* AIM OF THE TASK *
Transfer the data from the line with "By what distance" through the end, keeping every line, and add 54 to each distance value in the answers.
════
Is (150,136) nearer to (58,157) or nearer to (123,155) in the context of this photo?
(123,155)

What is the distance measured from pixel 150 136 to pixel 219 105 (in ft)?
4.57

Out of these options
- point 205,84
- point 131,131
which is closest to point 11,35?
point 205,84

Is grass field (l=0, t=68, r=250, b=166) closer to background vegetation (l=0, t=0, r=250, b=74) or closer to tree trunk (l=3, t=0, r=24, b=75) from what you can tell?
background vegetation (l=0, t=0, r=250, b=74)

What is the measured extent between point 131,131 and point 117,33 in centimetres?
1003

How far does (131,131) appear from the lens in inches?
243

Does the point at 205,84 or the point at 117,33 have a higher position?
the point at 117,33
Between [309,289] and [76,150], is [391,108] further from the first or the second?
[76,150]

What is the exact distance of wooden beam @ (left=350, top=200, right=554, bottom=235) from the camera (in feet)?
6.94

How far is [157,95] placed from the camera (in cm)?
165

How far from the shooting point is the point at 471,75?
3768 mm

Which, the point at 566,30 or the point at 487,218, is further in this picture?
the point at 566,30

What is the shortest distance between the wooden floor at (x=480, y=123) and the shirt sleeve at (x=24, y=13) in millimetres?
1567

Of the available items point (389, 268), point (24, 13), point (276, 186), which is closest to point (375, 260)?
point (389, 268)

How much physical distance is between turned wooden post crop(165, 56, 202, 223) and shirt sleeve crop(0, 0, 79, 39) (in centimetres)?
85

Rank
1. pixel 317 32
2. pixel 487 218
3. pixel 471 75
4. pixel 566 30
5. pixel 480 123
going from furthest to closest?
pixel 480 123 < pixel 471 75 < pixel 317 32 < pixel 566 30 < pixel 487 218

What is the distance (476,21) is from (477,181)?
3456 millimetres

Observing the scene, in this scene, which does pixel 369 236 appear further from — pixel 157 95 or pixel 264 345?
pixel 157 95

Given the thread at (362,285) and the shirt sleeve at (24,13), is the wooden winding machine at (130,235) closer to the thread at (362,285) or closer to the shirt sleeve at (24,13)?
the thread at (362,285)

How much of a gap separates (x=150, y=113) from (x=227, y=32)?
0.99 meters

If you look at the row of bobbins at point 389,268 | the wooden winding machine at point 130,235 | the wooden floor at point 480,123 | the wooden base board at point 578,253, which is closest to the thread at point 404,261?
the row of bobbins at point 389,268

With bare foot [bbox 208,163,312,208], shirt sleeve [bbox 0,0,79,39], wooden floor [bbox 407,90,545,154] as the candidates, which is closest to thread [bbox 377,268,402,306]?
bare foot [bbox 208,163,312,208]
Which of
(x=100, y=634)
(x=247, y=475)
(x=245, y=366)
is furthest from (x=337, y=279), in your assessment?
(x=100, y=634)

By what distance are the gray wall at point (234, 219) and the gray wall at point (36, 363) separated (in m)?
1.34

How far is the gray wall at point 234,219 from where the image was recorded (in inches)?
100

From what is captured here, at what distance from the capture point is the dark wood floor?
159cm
════
* REPLY *
By what distance are the gray wall at point (234, 219) and the gray wall at point (36, 363) separated (in m)?
55.34

How far is the gray wall at point 234,219 from where the image was recorded (in inches)?
154

From what is captured here, at what distance from the capture point is the dark wood floor?
213cm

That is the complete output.